* Begin SUPPLIED DATA *

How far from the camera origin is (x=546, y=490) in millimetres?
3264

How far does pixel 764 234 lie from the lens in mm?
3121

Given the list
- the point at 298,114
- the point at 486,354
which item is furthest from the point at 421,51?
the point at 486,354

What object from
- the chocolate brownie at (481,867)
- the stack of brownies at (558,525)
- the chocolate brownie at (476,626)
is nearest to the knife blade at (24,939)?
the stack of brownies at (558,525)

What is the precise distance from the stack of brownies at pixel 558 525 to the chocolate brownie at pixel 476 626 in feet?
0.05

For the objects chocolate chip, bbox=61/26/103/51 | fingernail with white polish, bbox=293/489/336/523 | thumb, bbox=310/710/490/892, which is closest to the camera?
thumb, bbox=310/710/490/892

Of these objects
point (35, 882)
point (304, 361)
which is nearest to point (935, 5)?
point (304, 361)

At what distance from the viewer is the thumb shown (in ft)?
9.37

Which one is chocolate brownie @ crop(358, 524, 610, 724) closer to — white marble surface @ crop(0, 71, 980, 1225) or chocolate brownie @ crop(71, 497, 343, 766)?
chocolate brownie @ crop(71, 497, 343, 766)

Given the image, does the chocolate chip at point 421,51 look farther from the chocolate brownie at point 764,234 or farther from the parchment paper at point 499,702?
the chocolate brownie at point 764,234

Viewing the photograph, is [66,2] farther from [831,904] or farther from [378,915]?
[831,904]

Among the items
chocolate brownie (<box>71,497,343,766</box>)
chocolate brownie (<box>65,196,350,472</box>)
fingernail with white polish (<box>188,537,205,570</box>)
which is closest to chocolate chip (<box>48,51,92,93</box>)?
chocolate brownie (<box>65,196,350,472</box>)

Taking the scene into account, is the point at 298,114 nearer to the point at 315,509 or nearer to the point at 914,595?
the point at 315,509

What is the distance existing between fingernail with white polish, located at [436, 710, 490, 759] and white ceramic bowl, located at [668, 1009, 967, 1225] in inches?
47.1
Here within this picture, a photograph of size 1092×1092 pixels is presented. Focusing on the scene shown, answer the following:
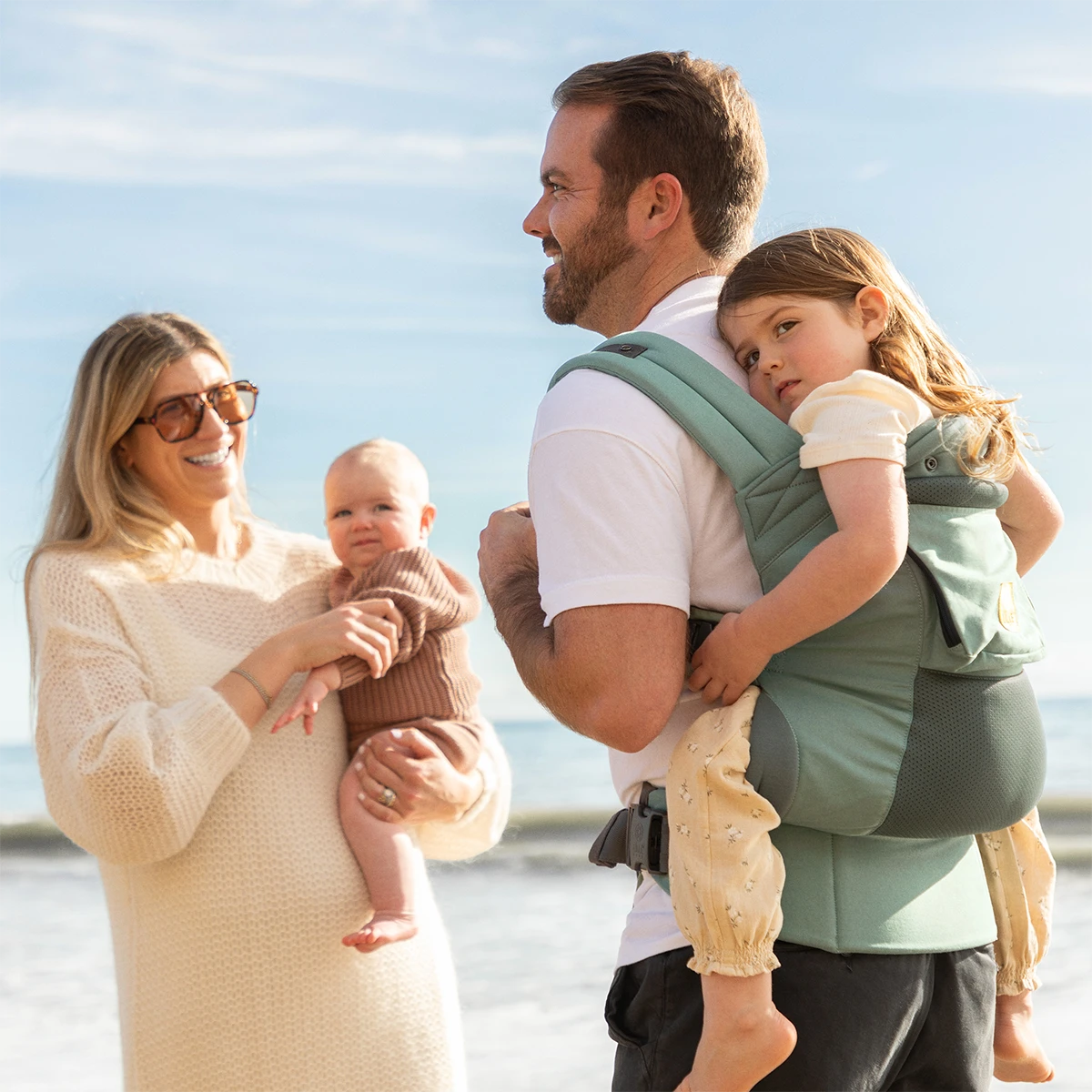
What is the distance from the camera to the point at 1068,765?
55.0 ft

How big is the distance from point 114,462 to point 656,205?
4.34ft

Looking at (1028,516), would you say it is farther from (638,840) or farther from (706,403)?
(638,840)

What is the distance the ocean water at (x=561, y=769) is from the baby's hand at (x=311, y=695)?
11.9m

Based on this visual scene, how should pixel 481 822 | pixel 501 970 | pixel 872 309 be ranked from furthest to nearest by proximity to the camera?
pixel 501 970 < pixel 481 822 < pixel 872 309

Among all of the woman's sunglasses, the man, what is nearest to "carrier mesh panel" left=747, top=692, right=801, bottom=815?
the man

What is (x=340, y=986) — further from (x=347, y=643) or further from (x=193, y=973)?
(x=347, y=643)

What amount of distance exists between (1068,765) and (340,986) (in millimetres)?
16177

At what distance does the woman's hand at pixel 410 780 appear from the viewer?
2512 mm

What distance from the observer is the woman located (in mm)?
2342

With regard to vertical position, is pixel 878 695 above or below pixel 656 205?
below

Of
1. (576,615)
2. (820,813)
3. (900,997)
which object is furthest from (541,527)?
(900,997)

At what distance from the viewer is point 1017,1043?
6.01 feet

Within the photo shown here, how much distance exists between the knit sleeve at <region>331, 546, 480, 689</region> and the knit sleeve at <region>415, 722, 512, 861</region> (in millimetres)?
259

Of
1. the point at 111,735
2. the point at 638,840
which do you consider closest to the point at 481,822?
the point at 111,735
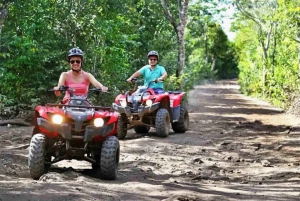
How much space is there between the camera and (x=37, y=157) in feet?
22.5

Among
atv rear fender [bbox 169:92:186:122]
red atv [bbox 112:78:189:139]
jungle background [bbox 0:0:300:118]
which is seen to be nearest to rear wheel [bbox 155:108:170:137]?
red atv [bbox 112:78:189:139]

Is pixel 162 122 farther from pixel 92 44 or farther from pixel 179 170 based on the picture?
pixel 92 44

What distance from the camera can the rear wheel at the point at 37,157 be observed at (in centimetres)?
686

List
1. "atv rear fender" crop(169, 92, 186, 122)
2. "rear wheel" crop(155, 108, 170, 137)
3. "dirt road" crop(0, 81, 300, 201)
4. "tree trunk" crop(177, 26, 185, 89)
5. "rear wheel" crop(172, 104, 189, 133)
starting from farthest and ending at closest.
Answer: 1. "tree trunk" crop(177, 26, 185, 89)
2. "rear wheel" crop(172, 104, 189, 133)
3. "atv rear fender" crop(169, 92, 186, 122)
4. "rear wheel" crop(155, 108, 170, 137)
5. "dirt road" crop(0, 81, 300, 201)

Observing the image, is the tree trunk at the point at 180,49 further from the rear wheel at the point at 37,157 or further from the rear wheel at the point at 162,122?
the rear wheel at the point at 37,157

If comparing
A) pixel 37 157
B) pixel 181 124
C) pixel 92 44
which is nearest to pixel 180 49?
pixel 92 44

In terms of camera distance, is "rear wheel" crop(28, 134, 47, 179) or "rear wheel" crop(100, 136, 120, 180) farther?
"rear wheel" crop(100, 136, 120, 180)

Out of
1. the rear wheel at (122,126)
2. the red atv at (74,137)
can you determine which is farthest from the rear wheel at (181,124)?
the red atv at (74,137)

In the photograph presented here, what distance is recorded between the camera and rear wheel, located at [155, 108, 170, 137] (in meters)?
12.0

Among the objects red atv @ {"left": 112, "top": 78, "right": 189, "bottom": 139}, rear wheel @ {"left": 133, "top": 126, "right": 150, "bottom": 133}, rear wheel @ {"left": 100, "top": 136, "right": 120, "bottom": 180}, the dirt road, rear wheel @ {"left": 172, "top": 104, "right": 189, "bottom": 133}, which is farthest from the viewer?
rear wheel @ {"left": 172, "top": 104, "right": 189, "bottom": 133}

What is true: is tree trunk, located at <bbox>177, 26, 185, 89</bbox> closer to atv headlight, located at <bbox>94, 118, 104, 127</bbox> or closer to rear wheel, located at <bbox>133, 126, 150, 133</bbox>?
rear wheel, located at <bbox>133, 126, 150, 133</bbox>

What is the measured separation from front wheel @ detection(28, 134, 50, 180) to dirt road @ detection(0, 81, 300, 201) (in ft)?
0.50

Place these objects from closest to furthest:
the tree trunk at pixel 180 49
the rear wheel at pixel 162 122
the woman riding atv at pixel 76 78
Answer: the woman riding atv at pixel 76 78 → the rear wheel at pixel 162 122 → the tree trunk at pixel 180 49

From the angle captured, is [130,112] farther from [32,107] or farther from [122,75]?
[122,75]
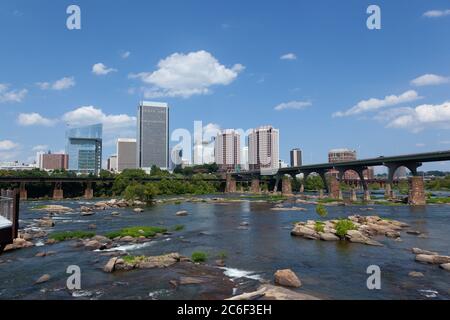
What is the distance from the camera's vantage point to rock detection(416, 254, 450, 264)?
29.4m

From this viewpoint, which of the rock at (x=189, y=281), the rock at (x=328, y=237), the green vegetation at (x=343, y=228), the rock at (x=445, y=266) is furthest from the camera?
the green vegetation at (x=343, y=228)

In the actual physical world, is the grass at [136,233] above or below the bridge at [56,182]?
below

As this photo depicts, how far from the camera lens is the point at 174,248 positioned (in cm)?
3672

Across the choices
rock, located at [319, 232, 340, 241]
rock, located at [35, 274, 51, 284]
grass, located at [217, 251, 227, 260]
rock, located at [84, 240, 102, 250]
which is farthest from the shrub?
rock, located at [319, 232, 340, 241]

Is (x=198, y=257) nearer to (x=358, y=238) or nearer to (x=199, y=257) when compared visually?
(x=199, y=257)

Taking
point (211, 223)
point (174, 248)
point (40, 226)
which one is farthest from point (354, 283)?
point (40, 226)

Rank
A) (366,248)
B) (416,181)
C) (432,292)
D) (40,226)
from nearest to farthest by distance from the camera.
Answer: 1. (432,292)
2. (366,248)
3. (40,226)
4. (416,181)

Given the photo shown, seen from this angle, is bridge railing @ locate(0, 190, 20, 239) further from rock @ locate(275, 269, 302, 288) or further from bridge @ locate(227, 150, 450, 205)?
bridge @ locate(227, 150, 450, 205)

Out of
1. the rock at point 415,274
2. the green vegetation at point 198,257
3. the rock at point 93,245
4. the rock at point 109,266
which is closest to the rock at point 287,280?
the green vegetation at point 198,257

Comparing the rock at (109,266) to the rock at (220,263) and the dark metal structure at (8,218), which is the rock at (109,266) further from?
the dark metal structure at (8,218)

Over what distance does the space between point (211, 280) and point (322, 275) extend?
28.6ft

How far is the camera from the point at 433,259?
98.2 feet

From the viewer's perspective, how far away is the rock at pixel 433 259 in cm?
2942
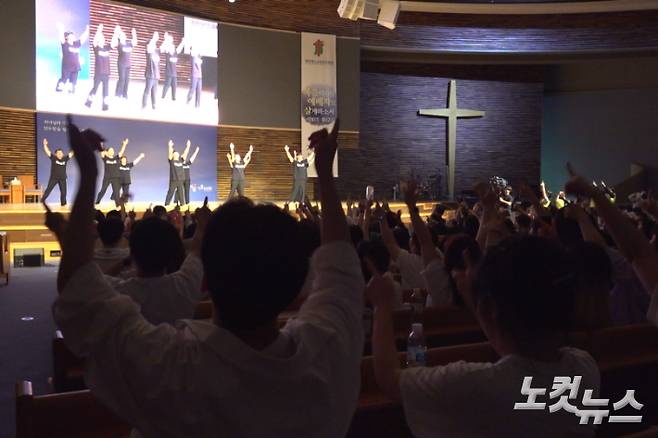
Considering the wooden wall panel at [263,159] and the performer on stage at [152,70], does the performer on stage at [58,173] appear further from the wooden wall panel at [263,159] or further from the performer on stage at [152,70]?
the wooden wall panel at [263,159]

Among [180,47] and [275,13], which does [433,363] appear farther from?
[275,13]

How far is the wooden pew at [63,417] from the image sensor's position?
2184 mm

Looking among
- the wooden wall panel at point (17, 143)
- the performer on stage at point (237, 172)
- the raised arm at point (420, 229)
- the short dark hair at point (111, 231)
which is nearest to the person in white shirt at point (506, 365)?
the raised arm at point (420, 229)

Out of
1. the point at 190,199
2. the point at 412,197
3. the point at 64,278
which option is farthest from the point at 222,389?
the point at 190,199

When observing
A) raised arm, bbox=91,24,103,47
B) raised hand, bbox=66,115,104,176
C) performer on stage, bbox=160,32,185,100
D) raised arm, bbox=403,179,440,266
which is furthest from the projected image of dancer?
raised hand, bbox=66,115,104,176

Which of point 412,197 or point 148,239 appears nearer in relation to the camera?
point 148,239

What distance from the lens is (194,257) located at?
2.14 metres

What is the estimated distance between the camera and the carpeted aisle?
4150mm

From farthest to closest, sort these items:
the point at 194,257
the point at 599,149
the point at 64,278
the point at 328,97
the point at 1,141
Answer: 1. the point at 599,149
2. the point at 328,97
3. the point at 1,141
4. the point at 194,257
5. the point at 64,278

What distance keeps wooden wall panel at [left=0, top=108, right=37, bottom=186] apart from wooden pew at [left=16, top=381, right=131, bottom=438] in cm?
1189

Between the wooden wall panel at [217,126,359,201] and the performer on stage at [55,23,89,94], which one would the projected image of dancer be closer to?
the wooden wall panel at [217,126,359,201]

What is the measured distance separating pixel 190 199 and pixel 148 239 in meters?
13.3

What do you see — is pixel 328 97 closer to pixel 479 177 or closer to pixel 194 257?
pixel 479 177

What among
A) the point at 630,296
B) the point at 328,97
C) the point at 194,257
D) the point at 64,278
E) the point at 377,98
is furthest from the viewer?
the point at 377,98
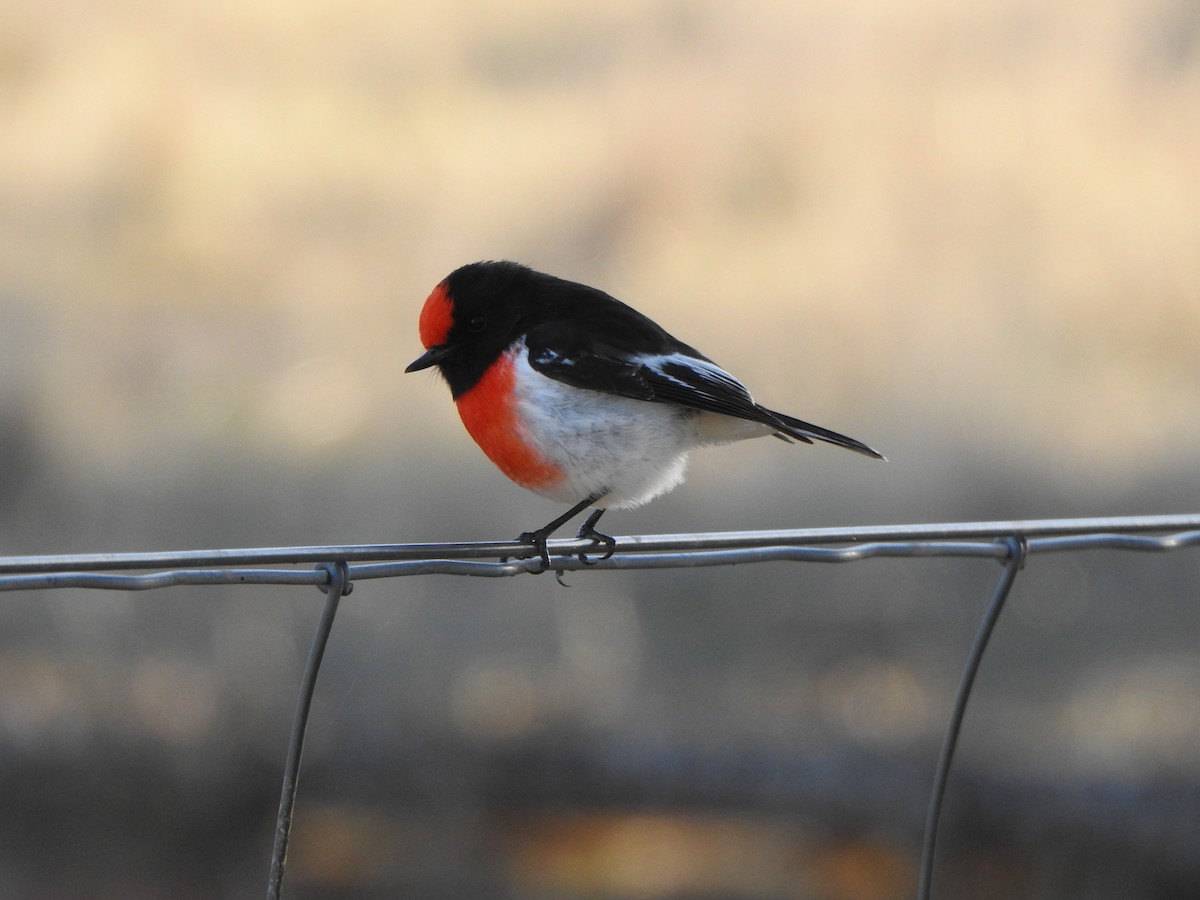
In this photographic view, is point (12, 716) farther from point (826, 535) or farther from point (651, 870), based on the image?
point (826, 535)

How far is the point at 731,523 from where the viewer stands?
9.43 meters

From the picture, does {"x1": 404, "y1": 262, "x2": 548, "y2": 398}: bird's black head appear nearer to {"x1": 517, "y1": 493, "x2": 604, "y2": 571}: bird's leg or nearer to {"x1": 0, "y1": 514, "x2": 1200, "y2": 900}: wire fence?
{"x1": 517, "y1": 493, "x2": 604, "y2": 571}: bird's leg

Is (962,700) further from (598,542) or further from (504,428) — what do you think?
(504,428)

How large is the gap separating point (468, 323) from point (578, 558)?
31.6 inches

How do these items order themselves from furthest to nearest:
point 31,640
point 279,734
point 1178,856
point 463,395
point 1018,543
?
point 31,640 → point 279,734 → point 1178,856 → point 463,395 → point 1018,543

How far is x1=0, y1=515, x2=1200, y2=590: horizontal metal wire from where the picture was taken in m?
1.56

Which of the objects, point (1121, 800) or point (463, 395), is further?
point (1121, 800)

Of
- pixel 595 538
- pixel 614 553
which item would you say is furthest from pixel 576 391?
pixel 614 553

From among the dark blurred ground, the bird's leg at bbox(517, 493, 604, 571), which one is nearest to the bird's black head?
the bird's leg at bbox(517, 493, 604, 571)

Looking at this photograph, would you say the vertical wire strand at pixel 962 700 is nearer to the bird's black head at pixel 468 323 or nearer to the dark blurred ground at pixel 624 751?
the bird's black head at pixel 468 323

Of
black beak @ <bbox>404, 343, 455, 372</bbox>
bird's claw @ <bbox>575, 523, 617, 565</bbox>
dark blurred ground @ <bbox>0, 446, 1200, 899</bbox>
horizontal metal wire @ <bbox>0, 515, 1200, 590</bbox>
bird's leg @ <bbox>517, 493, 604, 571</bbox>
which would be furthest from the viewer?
dark blurred ground @ <bbox>0, 446, 1200, 899</bbox>

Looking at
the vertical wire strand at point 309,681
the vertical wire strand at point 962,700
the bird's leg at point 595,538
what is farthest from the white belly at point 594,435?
the vertical wire strand at point 309,681

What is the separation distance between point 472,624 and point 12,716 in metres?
3.04

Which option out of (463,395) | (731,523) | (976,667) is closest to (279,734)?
(731,523)
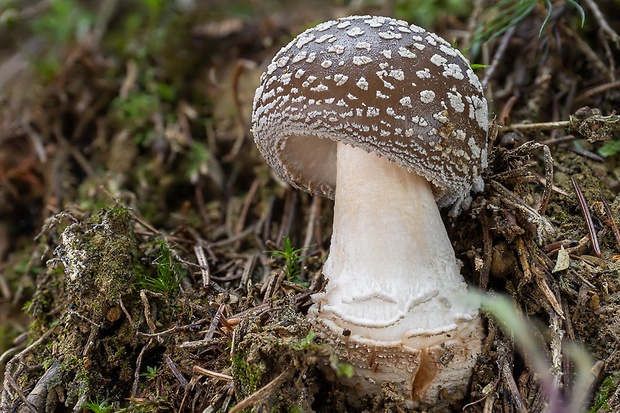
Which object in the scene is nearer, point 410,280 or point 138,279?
point 410,280

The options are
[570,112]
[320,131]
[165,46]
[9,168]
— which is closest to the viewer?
[320,131]

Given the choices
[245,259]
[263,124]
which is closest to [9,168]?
[245,259]

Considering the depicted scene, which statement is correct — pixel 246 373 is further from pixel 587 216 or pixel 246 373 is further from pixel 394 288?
pixel 587 216

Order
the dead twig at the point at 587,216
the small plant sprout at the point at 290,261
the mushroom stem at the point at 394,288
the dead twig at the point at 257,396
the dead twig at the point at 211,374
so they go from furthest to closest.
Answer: the small plant sprout at the point at 290,261, the dead twig at the point at 587,216, the mushroom stem at the point at 394,288, the dead twig at the point at 211,374, the dead twig at the point at 257,396

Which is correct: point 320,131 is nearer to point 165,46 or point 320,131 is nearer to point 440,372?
point 440,372

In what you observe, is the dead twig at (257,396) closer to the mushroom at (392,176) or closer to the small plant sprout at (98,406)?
the mushroom at (392,176)

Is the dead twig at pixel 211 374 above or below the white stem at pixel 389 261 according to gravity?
below

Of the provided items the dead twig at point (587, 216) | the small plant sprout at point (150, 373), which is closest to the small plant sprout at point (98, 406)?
the small plant sprout at point (150, 373)

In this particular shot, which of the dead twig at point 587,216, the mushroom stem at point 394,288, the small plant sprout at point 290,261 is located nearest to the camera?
the mushroom stem at point 394,288

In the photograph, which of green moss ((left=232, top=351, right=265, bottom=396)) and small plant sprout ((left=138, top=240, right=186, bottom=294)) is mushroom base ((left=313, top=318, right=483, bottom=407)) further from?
small plant sprout ((left=138, top=240, right=186, bottom=294))
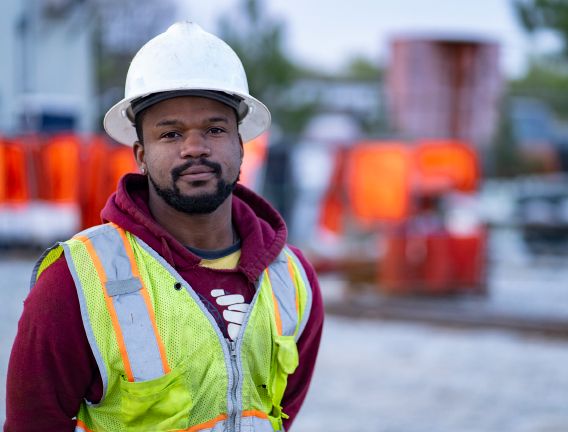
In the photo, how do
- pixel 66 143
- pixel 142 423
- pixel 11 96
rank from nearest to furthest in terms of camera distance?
pixel 142 423
pixel 66 143
pixel 11 96

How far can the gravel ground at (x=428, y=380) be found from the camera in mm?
7246

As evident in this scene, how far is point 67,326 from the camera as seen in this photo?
2.47m

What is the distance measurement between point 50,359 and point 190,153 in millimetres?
662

* End SUPPLIED DATA *

Reproduce the records word for word, from the line containing "Of the provided" through the end of the records, both included. Leave the pictures out.

[REPLY]:
Of the provided items the dead twig at point (587, 216) | the small plant sprout at point (150, 373), which is closest to the small plant sprout at point (98, 406)?
the small plant sprout at point (150, 373)

In this particular shot, which of the dead twig at point 587,216, the mushroom stem at point 394,288, the small plant sprout at point 290,261 is located nearest to the camera?
the mushroom stem at point 394,288

In the photograph, which of green moss ((left=232, top=351, right=265, bottom=396)) and small plant sprout ((left=138, top=240, right=186, bottom=294)) is mushroom base ((left=313, top=318, right=483, bottom=407)) further from?
small plant sprout ((left=138, top=240, right=186, bottom=294))
In the photo, how do
- pixel 66 143
- pixel 142 423
- pixel 11 96
rank from nearest to furthest in terms of camera distance?
pixel 142 423
pixel 66 143
pixel 11 96

How far can the gravel ground at (x=428, y=380) be found from the camera in mm?
7246

As evident in this scene, how far is point 67,326 from the camera as seen in this photo?
2.47m

What is the distance measurement between point 50,359 and point 190,153 in millimetres?
662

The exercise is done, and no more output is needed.